House Bill 478 to Remove Choice of Reserving Lost Wages.

February 11, 2008

The Kentucky Law Review posted an op-ed on HB 478, which apparently removes the right of an insured to direct withholding of no fault benefits for the payment of lost wages, in cases of emergency care. It would require the no fault obligor to pay emergency services directly to the medical provider and that the benefits be considered primary to all other forms of payment. While not specifically mentioned in the op-ed, the bill also contains language establishing a means to challenge whether a medical bill or treatment is reasonable or necessary by establishing a review and appeal process, including examinations.

This bill appears to be an attempt to address some of my earlier concerns in my post titled Chiropractor on Trial, PIP Abuse, and Other Thoughts. I question why hospitals and emergency services should receive priority over other medical services or wage loss claims. Especially, in light of my earlier questions regarding extensive workups for relatively minor injuries. I am unsure what costs in healthcare have risen the most recently but I would imagine emergency services are right up there. I don’t see how this would maximize the use of no fault benefits to the injured party’s benefit. I disagree with Mike’s comments that the “PIP insurer wins”, because I don’t think it matters to the PIP carrier whom it pays, the hospital or the insured.

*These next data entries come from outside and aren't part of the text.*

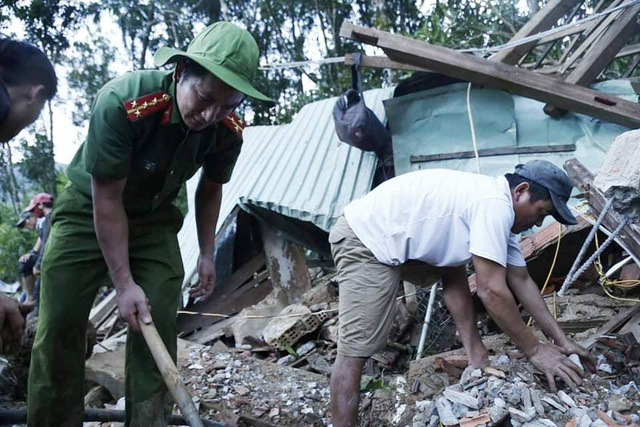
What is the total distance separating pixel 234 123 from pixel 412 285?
2.77m

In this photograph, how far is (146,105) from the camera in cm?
238

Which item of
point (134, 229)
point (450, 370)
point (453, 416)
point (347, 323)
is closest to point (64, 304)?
point (134, 229)

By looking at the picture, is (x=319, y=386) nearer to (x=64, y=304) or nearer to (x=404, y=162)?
(x=64, y=304)

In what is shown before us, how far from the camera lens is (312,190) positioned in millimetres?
6043

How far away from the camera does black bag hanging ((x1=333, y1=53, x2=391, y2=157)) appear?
5531mm

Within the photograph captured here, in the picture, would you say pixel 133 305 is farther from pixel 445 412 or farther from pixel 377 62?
pixel 377 62

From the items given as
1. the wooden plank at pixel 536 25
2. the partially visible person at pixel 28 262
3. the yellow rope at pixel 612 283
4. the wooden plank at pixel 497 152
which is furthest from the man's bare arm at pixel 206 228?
the partially visible person at pixel 28 262

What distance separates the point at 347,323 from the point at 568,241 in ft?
7.27

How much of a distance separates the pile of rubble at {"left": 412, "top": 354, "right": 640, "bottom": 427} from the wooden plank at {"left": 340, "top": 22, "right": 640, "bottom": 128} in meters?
2.64

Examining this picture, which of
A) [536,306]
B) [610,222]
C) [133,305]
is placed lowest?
[536,306]

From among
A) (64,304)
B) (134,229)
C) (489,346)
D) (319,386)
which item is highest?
(134,229)

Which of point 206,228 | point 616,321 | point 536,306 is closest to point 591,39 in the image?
point 616,321

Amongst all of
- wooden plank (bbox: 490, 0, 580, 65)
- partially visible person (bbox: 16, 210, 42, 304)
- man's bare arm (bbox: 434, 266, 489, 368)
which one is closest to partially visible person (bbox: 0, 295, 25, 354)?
man's bare arm (bbox: 434, 266, 489, 368)

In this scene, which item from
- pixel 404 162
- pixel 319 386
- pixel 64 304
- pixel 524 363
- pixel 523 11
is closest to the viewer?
pixel 64 304
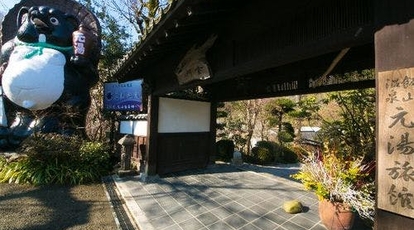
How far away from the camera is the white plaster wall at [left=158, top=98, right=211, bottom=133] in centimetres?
836

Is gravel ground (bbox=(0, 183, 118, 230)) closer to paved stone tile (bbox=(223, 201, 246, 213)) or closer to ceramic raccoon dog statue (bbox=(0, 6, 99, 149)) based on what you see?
paved stone tile (bbox=(223, 201, 246, 213))

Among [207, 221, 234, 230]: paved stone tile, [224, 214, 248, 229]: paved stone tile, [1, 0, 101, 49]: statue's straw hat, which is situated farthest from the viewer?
[1, 0, 101, 49]: statue's straw hat

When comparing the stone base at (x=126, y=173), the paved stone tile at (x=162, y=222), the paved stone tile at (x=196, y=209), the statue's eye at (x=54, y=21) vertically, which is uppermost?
the statue's eye at (x=54, y=21)

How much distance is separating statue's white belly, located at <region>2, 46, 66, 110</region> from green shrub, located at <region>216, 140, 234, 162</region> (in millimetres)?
6729

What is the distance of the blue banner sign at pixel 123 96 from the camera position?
9789 mm

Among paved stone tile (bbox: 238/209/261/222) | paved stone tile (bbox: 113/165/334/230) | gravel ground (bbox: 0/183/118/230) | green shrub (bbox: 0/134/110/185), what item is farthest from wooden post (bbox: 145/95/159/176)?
paved stone tile (bbox: 238/209/261/222)

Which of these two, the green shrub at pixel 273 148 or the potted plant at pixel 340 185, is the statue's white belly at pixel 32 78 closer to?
the green shrub at pixel 273 148

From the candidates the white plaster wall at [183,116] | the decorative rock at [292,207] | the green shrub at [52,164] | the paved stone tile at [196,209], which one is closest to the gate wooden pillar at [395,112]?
the decorative rock at [292,207]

The procedure suggested certainly appears to address the issue of what treatment is reasonable or necessary, but as I mentioned in my earlier posts addressing reasonable and necessary treatment does not make the charges reasonable or necessary or maximize the PIP coverage. It also seems to pit the PIP carrier against the insured in that determination by requiring examinations, reviews, and appeals of requested treatment. Most of these options are already in place but simply are not effective. I am concerned this language will lead only to increased costs and litigation, without accomplishing any real change in the means in which unreasonable and unnecessary charges are dealt with.

What Kentucky needs is for someone to address the disparity in no fault benefits as payment for medical expenses compared to other forms of compensation for these expenses. What Kentucky needs is for someone to address the ridiculous gold mine that is no fault and its propensity to encourage unreasonable and unnecessary treatment, leading to a reduction in the value of no fault insurance coverage over time. It’s the manner in which the coverage is administered that is the problem not in the means in which it is accomplished.

All of which brings me to something I have been thinking about. Should Kentucky simply do away with its no fault law?